» Prompt
Give the material from the line containing "How distant is [526,112] from the viewer?" through the line containing "When comparing (x=1105, y=263)", both ends included, as a JSON list of strings with one string per line and blank lines left out.

» Supplied data
---

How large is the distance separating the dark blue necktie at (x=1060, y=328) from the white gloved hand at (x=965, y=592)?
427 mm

---

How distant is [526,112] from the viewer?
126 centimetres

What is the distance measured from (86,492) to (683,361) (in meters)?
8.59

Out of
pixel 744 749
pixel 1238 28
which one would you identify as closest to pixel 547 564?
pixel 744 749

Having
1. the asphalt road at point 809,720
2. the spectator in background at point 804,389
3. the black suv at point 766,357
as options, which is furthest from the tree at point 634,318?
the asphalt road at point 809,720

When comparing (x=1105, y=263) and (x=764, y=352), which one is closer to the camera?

---

» Task response
[
  "How distant is [526,112] from the viewer?",
  "126 centimetres",
  "What is the distance measured from (86,492) to (683,361) (in meters)?",
  "8.59",
  "Out of",
  "pixel 744 749",
  "pixel 1238 28",
  "which one would you identify as closest to pixel 547 564?",
  "pixel 744 749",
  "Having",
  "1. the asphalt road at point 809,720",
  "2. the spectator in background at point 804,389",
  "3. the black suv at point 766,357",
  "as options, which is furthest from the tree at point 634,318?",
  "the asphalt road at point 809,720",
  "When comparing (x=1105, y=263) and (x=764, y=352), which one is closer to the camera?"
]